- _WORK INSTRUCTION_
Quote every one of the items below verbatim, leaving the pictures out of your answer.

[Data entries]

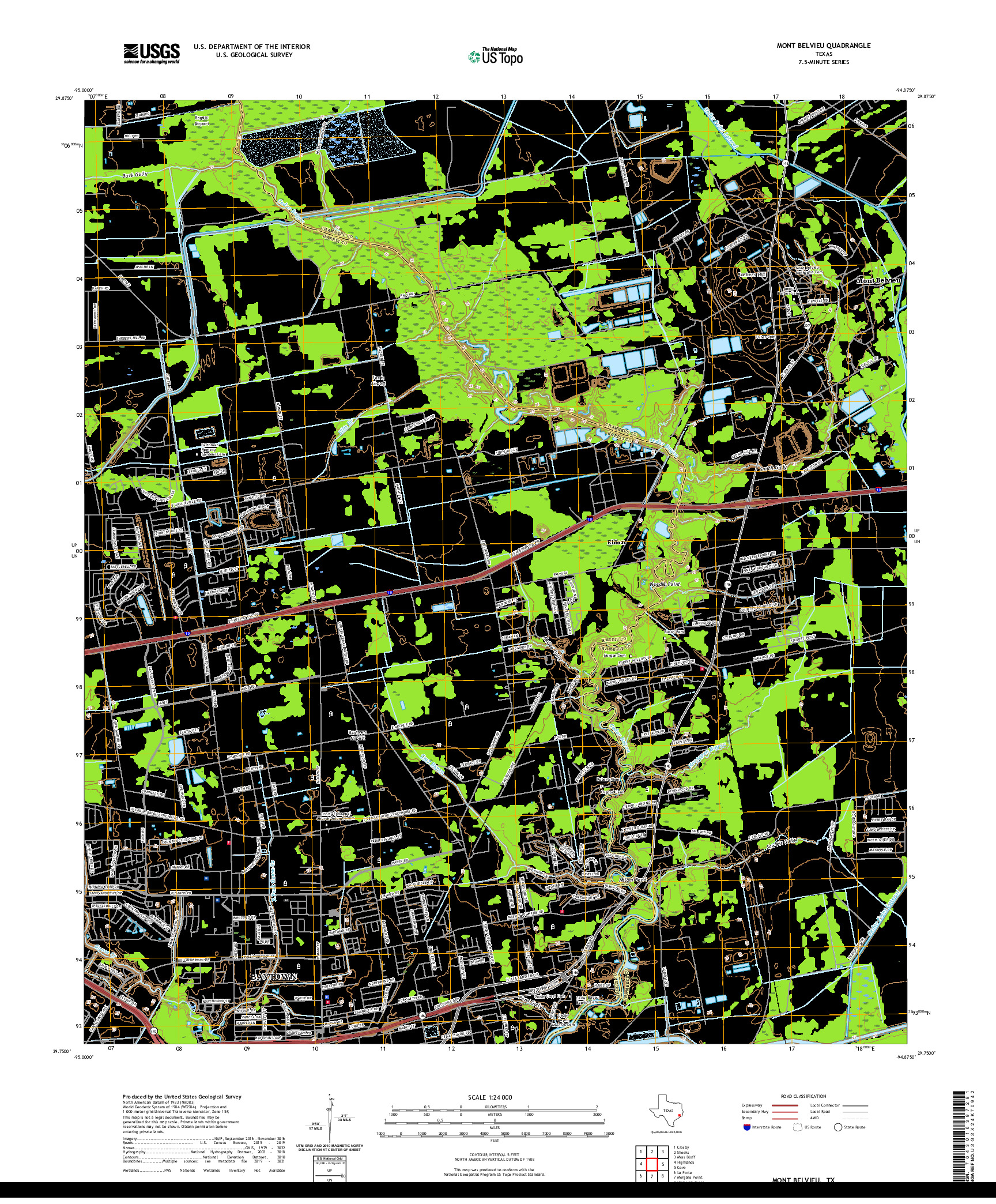 US TOPO 7.5-MINUTE MAP FOR MONT BELVIEU, TX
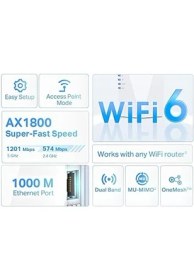 Resim Uslucan Alışveriş RE600X, AX1800 Mbps Onemesh Wi-Fi 6 Menzil Genişletici, 1 Gigabit Bağlantı Noktası, Dahili Access Point Modu ile Geniş Bant/wi-Fi Güçlendirici/hotspot 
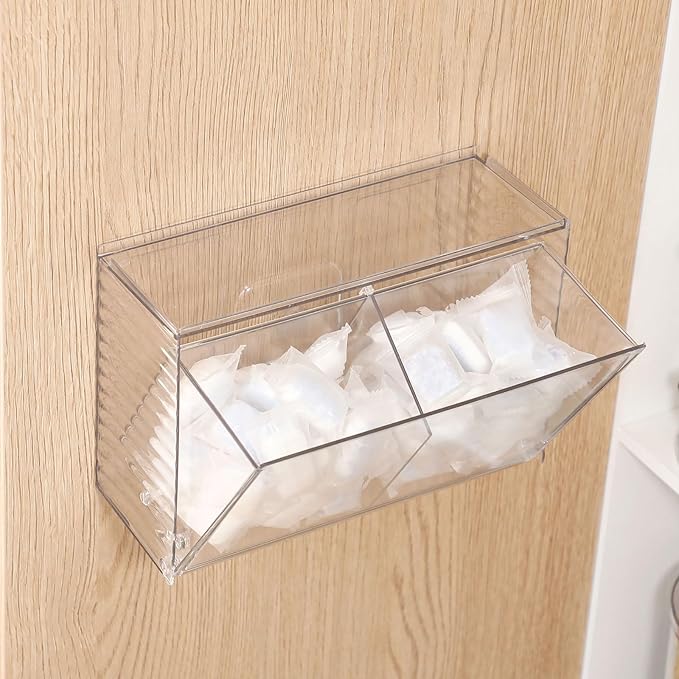 Clear Dishwasher Detergent Dispenser Holder, Large Adhesive Under Sink Door Storage and Organizer for Kitchen and Bathroom, Plastic Laundry Pods Box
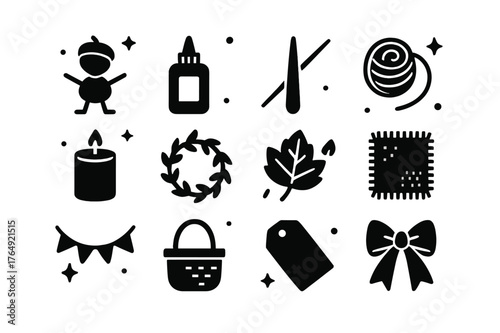 Chestnut Craft Icons. Chestnut Crafts and Decor. Solid icons set of Chestnut Crafts and Decor: chestnut figure, glue bottle, toothpick, string, candle jar,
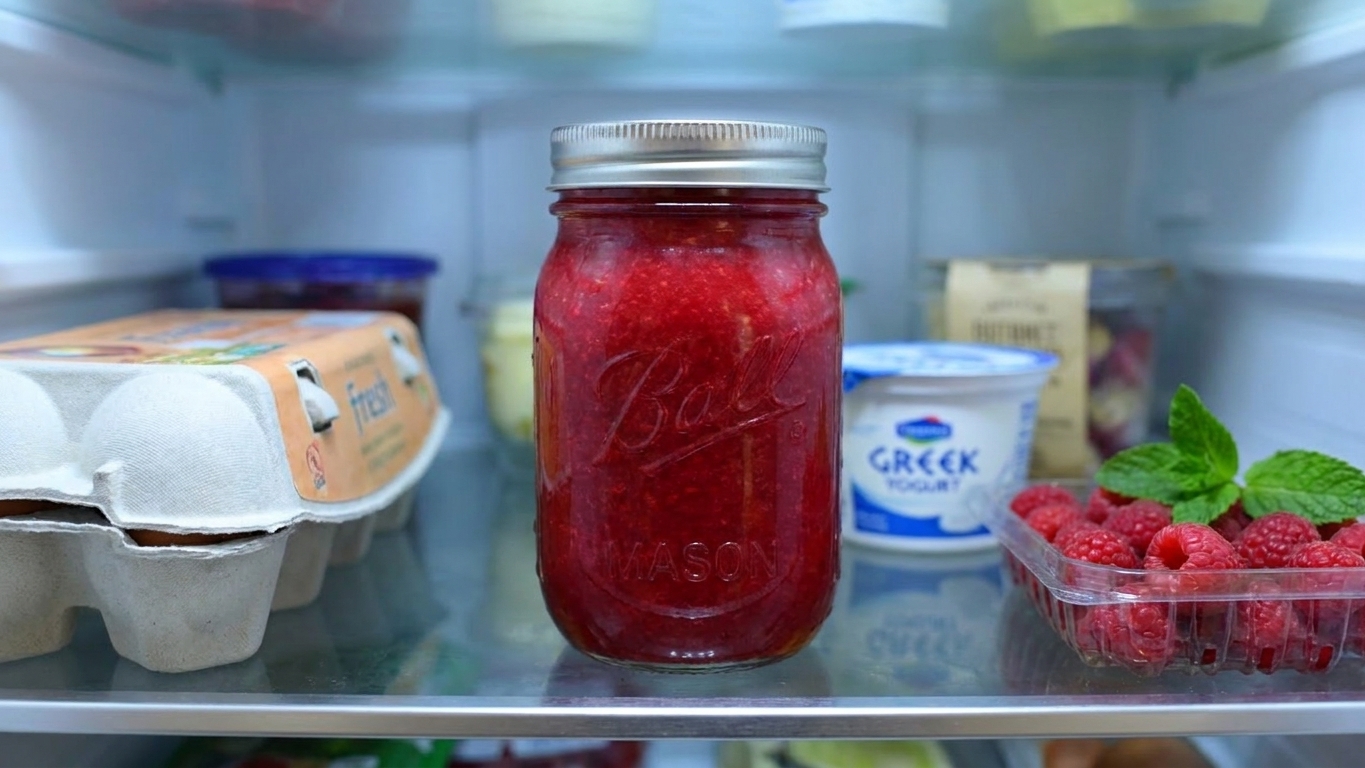 A sealed mason jar filled with raspberry sauce sitting on a refrigerator shelf next to breakfast items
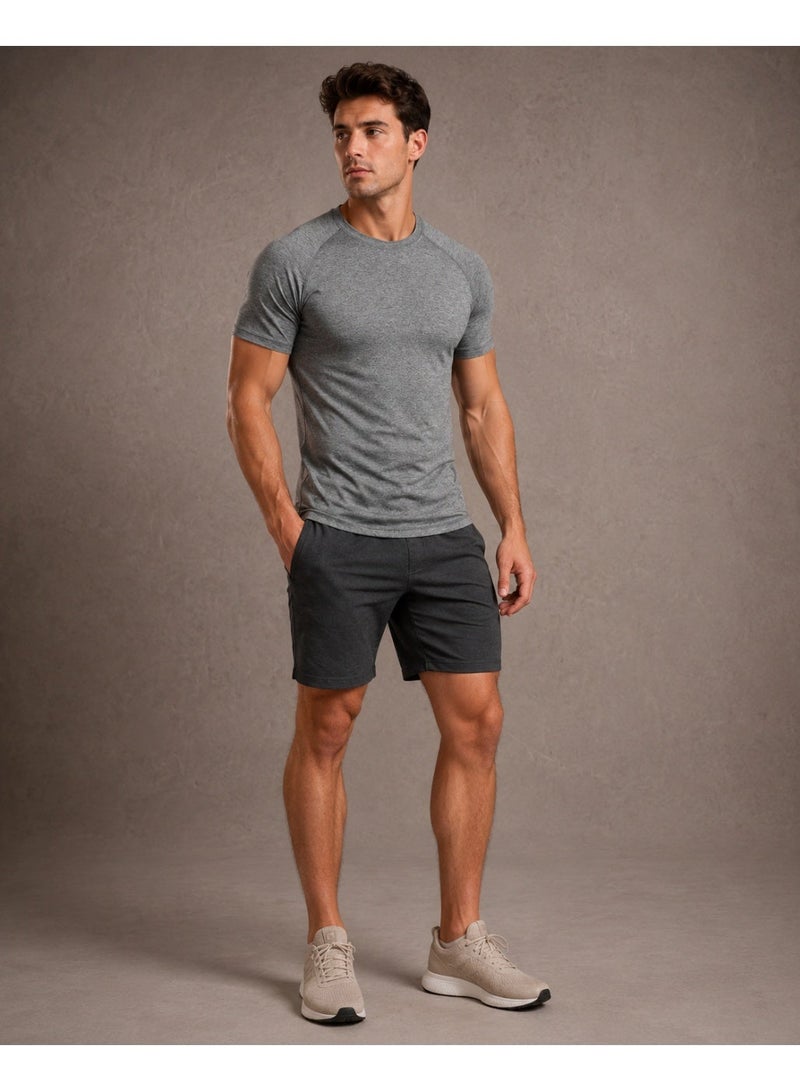 asBERYL Activewear Compression T-Shirt Raglan Sleeves Unisex Tee, Grey - Image 2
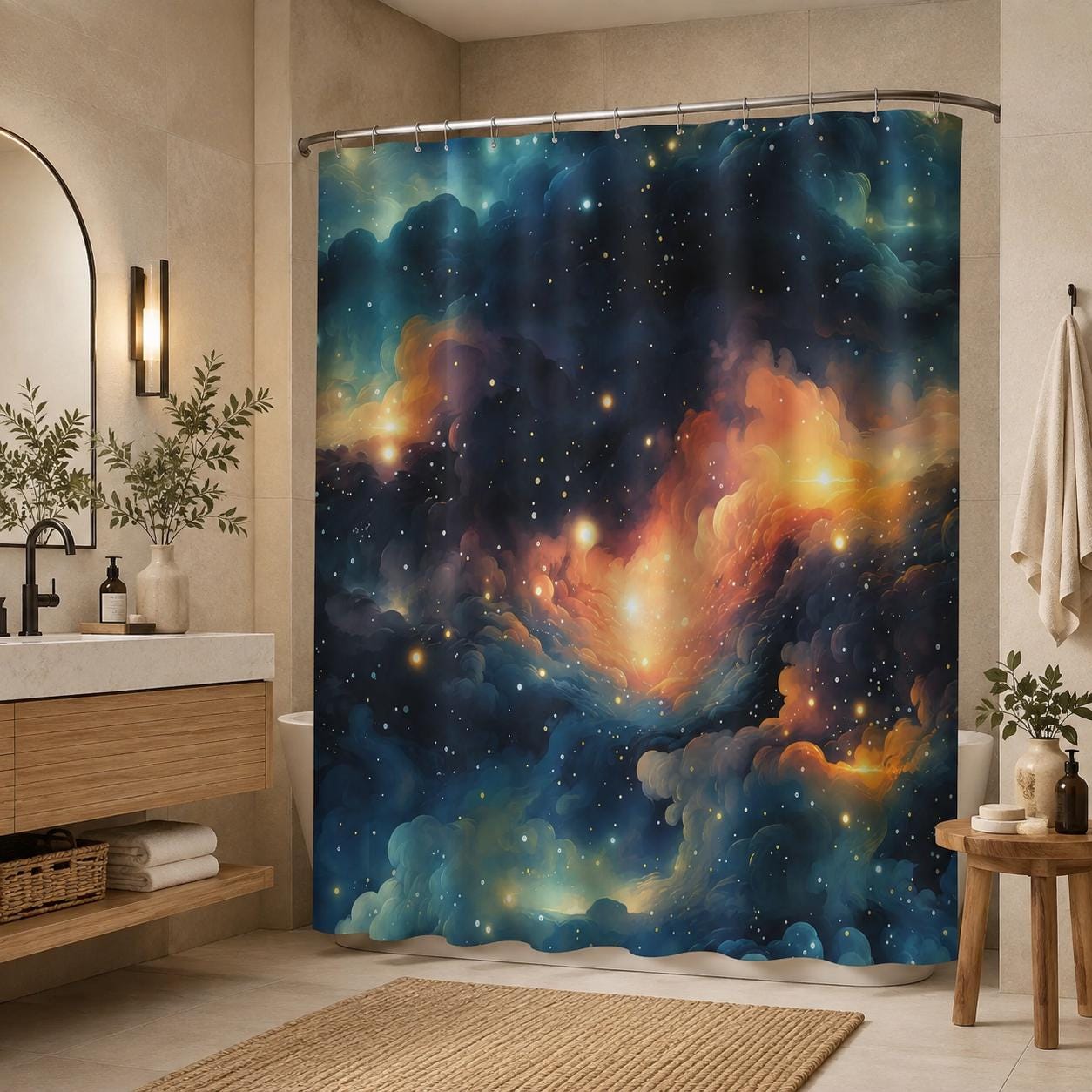 Galaxy Nebula Shower Curtain, Blue Space Bathroom Decor, Cosmic Starry Guest Bath Accent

- _ANSWER SPACE_
 US TOPO 7.5-MINUTE MAP FOR MONT BELVIEU, TX
 Resim Uslucan Alışveriş RE600X, AX1800 Mbps Onemesh Wi-Fi 6 Menzil Genişletici, 1 Gigabit Bağlantı Noktası, Dahili Access Point Modu ile Geniş Bant/wi-Fi Güçlendirici/hotspot 
 Clear Dishwasher Detergent Dispenser Holder, Large Adhesive Under Sink Door Storage and Organizer for Kitchen and Bathroom, Plastic Laundry Pods Box
 Chestnut Craft Icons. Chestnut Crafts and Decor. Solid icons set of Chestnut Crafts and Decor: chestnut figure, glue bottle, toothpick, string, candle jar,
 A sealed mason jar filled with raspberry sauce sitting on a refrigerator shelf next to breakfast items
 asBERYL Activewear Compression T-Shirt Raglan Sleeves Unisex Tee, Grey - Image 2
 Galaxy Nebula Shower Curtain, Blue Space Bathroom Decor, Cosmic Starry Guest Bath Accent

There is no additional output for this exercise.